In this chapter, we provide a general overview of the concepts of programming language design (such as syntax, semantics and pragmatics) and discuss the various implementation options (compiler, interpreter, etc.). We then discuss the evolution of programming languages. We identify the features of a good programming language. We also examine the consequences of the dramatic increase in the number of novel programming languages, how that explosion has affected the principles of computer programming and what historical and methodological categories the large number of languages can be grouped into. Finally, we analyze how external factors, such as programming and communication environments, have shaped the development of programming languages.

There are thousands of high-level programming languages, and new ones continue to emerge. However, most programmers only use a handful of those languages during their work. Then why are there so many languages?

There are several possible answers to that question:

• Evolution of programming paradigms. Programming languages and the principles behind them are being continuously improved. The late 1960s and the early 1970s saw the revolution in "structured programming".

In the late 1980s the nested block structure of languages such as Pascal began to give way to the object- oriented structure of C++ and Eiffel.

• Different problem domains. Many languages were specifically designed for a special problem domain. For example, LISP works well for manipulating symbolic data and complex data structures. Prolog is suitable for reasoning about logical relationships between data sets. Most of the programming languages can be used successfully for a wide range of tasks, but some of them are better than others in solving specific problems.

• Personal preferences. Different people like different things. Some people like to work with pointers, others prefer the implicit dereferencing of Java, ML, or LISP.

• Expressive power. The expressive power of a language is the spectrum of ideas that can be expressed using the given language. Though this could, in theory, be an important basis for comparison, the majority of languages are all suitable for implementing any algorithm (a feature closely related to Turing completeness).

Therefore, the expressive power of the various languages is mostly equivalent.

• Easy to learn. The success of Basic was in part due to its simplicity. Pascal was taught for many years as an introductory language because it was very easy to learn.

• Ease of implementation. Basic became successful not only because it was easy to learn but also because it could easily be implemented on smaller machines with limited resources.

• Standardization. Almost every language in use has an official international standard, or a canonical implementation. Standardization of the language is an effective way of ensuring the portability of the code across different platforms.

(19)

• Open source.

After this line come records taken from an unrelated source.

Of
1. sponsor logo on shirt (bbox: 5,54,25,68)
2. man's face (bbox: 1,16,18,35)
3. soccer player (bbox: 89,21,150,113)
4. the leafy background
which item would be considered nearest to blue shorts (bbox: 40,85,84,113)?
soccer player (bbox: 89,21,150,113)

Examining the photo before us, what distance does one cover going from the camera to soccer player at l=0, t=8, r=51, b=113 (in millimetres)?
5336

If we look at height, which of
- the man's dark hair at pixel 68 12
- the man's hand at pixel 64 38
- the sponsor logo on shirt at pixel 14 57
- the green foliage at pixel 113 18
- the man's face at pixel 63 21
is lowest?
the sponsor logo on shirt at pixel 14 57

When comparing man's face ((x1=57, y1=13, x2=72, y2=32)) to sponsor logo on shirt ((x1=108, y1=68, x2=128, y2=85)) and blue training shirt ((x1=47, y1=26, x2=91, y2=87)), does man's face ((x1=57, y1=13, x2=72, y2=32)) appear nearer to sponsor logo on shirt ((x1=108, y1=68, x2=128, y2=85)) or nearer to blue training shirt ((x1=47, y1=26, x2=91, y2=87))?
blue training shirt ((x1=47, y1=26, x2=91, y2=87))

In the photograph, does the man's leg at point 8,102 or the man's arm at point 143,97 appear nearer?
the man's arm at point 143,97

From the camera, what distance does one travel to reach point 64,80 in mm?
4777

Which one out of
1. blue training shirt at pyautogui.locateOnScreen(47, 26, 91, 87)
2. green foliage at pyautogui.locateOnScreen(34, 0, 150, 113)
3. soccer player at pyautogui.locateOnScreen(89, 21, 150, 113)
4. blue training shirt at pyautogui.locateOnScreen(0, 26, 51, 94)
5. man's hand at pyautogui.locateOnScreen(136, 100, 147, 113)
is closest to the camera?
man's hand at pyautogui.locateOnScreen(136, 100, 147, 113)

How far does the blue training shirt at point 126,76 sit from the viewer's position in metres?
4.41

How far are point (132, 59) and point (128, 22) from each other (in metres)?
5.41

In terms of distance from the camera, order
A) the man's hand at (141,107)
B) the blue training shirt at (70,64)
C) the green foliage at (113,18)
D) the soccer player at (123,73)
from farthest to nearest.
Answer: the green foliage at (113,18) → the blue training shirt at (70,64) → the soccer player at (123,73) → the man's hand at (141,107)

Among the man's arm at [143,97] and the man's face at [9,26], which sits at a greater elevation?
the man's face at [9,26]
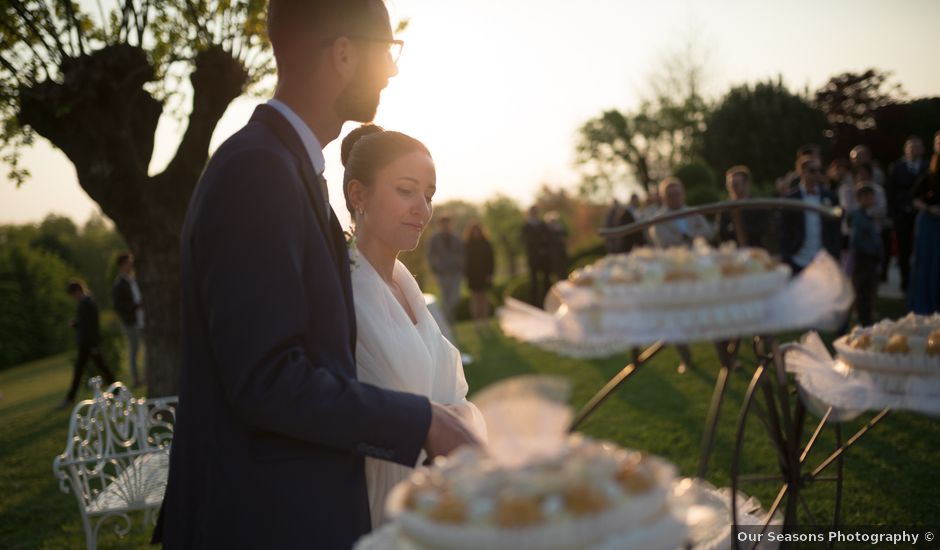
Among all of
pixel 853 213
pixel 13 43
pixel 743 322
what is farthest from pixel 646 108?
pixel 743 322

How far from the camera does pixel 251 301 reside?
5.67 feet

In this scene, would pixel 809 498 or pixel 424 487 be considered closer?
pixel 424 487

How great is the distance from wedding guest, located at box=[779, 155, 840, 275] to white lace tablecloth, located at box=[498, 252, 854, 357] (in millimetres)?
7419

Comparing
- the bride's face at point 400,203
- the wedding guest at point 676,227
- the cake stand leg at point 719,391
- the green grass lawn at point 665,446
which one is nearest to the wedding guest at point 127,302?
the green grass lawn at point 665,446

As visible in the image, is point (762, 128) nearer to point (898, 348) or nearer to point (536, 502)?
point (898, 348)

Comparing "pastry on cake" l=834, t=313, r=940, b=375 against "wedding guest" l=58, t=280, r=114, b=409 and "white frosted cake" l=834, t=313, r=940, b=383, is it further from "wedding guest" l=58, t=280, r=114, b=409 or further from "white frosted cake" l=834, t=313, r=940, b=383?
"wedding guest" l=58, t=280, r=114, b=409

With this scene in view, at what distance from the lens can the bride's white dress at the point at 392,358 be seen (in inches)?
98.1

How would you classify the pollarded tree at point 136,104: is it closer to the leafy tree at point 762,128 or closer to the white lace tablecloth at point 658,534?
the white lace tablecloth at point 658,534

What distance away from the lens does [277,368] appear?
1.72m

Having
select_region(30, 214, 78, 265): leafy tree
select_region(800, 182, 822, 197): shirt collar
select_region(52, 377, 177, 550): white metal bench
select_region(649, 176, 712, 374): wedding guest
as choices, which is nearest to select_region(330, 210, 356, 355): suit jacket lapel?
select_region(52, 377, 177, 550): white metal bench

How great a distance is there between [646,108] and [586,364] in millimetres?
41269

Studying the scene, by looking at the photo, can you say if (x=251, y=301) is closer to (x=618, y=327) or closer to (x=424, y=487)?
(x=424, y=487)

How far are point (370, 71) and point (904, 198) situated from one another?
1201cm

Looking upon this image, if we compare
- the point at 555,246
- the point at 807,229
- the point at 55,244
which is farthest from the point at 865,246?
the point at 55,244
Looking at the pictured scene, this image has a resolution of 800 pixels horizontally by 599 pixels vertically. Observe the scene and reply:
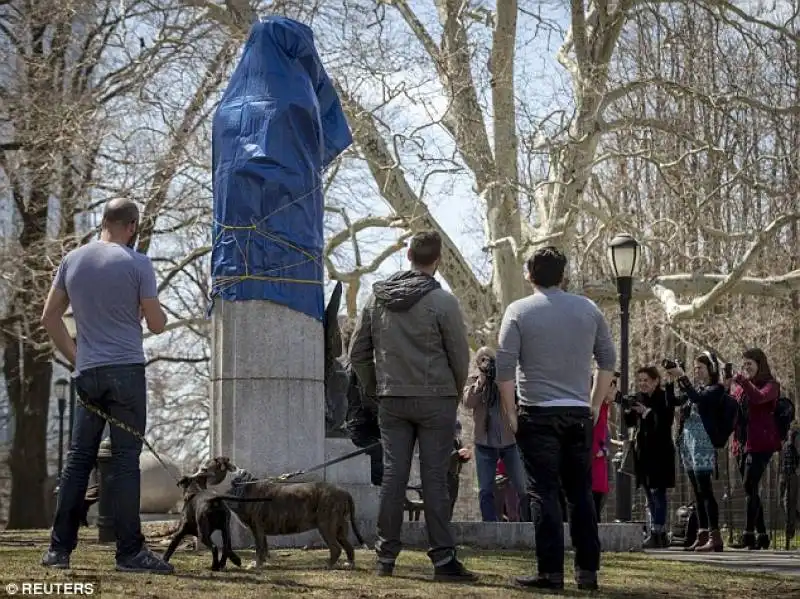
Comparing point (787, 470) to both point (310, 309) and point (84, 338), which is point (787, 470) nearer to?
point (310, 309)

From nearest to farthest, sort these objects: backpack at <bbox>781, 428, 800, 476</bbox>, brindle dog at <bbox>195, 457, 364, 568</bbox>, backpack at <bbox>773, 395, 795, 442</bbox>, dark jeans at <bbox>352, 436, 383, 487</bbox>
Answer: brindle dog at <bbox>195, 457, 364, 568</bbox>
dark jeans at <bbox>352, 436, 383, 487</bbox>
backpack at <bbox>773, 395, 795, 442</bbox>
backpack at <bbox>781, 428, 800, 476</bbox>

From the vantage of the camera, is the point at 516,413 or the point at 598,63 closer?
the point at 516,413

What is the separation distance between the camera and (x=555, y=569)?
324 inches

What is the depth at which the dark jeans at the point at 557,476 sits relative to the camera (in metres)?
8.26

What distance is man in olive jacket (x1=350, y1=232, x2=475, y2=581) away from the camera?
8617mm

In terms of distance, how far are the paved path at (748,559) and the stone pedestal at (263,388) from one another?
3.14m

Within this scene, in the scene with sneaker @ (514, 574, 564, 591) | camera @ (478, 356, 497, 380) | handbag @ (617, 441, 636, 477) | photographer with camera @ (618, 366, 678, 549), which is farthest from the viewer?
handbag @ (617, 441, 636, 477)

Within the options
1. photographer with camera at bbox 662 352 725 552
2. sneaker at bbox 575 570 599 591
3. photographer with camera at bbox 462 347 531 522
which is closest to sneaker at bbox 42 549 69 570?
sneaker at bbox 575 570 599 591

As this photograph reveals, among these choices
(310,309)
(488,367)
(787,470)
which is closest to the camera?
(310,309)

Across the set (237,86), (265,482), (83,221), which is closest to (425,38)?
(83,221)

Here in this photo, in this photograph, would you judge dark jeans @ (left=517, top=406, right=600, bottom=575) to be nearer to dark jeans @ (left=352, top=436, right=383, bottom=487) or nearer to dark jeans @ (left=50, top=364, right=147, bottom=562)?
dark jeans @ (left=50, top=364, right=147, bottom=562)

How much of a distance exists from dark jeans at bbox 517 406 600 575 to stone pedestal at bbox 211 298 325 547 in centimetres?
351

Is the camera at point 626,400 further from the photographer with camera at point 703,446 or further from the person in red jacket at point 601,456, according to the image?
the photographer with camera at point 703,446

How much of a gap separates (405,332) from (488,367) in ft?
15.4
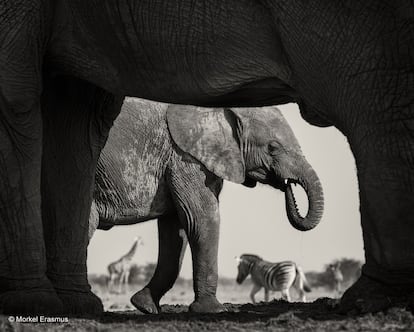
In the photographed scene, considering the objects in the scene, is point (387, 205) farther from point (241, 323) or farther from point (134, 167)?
point (134, 167)

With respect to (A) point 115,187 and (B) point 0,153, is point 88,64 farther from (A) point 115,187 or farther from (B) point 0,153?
(A) point 115,187

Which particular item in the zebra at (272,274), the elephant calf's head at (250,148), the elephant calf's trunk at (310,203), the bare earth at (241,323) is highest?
the elephant calf's head at (250,148)

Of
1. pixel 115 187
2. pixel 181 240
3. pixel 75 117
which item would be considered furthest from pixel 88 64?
pixel 181 240

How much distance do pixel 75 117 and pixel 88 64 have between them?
0.48 meters

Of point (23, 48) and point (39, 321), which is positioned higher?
point (23, 48)

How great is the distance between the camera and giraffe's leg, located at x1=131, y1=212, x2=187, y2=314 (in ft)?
24.0

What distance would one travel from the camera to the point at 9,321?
3.10 metres

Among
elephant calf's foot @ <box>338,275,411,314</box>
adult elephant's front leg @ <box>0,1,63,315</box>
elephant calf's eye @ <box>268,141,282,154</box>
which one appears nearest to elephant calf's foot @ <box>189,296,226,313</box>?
elephant calf's eye @ <box>268,141,282,154</box>

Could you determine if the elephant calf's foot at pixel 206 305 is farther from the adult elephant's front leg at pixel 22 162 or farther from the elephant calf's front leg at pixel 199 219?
the adult elephant's front leg at pixel 22 162

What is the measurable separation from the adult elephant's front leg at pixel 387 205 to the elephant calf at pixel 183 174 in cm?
380

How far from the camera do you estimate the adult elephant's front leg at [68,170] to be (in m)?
4.05

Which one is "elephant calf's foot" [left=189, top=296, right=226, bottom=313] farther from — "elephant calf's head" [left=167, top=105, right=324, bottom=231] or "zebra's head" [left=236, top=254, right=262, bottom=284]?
"zebra's head" [left=236, top=254, right=262, bottom=284]

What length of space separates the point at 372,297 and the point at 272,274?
8728 mm

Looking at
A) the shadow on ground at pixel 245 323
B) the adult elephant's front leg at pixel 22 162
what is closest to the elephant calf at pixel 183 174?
the adult elephant's front leg at pixel 22 162
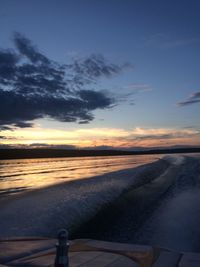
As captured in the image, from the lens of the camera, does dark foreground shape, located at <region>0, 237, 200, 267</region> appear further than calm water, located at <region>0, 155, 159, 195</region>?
No

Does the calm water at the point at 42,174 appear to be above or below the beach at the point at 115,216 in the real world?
above

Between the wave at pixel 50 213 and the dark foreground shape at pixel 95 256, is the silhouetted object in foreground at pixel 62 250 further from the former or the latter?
the wave at pixel 50 213

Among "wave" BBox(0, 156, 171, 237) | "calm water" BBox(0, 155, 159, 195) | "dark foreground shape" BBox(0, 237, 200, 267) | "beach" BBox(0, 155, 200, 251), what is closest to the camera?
"dark foreground shape" BBox(0, 237, 200, 267)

Many programming languages have open source compilers or interpreters, but some languages are more closely associated with freely distributed, peer-reviewed, community-supported computing than others.

• Excellent compilers. Fortran owes much of its success to extremely good compilers. Some other languages (e.g. Common Lisp) are successful, at least in part, because they have compilers and supporting tools that effectively help programmers.

• Patronage. Technical features are not the only relevant factors, though. Cobol and Ada owe their existence to the U.S. Department of Defense (DoD): Ada contains a wealth of excellent features and ideas, but the sheer complexity of implementation would have killed it without the DoD backing. Similarly, C# probably would not have received the same attention without the backing of Microsoft.

Clearly no single factor determines whether a language is "good" or "bad". Therefore, the study and assessment of programming languages requires a careful look at a number of issues [Scott, 2009].

2.1. 1.1 Programming languages: syntax, semantics, and pragmatics

Programming languages are artificial formalisms designed to express algorithms in a clearly defined and unambiguous form. Despite their artificial nature, they nevertheless fully conform to the criteria of a language.

Programming languages are structured around several descriptional/structural levels [Horowitz, 1994]. Three such levels discussed below are syntax, semantics and pragmatics [Gabbrielli and Martini, 2010].

• Syntax describes the correct grammar of the language, i.e. how to formulate a grammatically correct phrase in the language.

• Semantics defines the meaning of a syntactically correct phrase, i.e. it gives meaning and significance to each phrase of the language.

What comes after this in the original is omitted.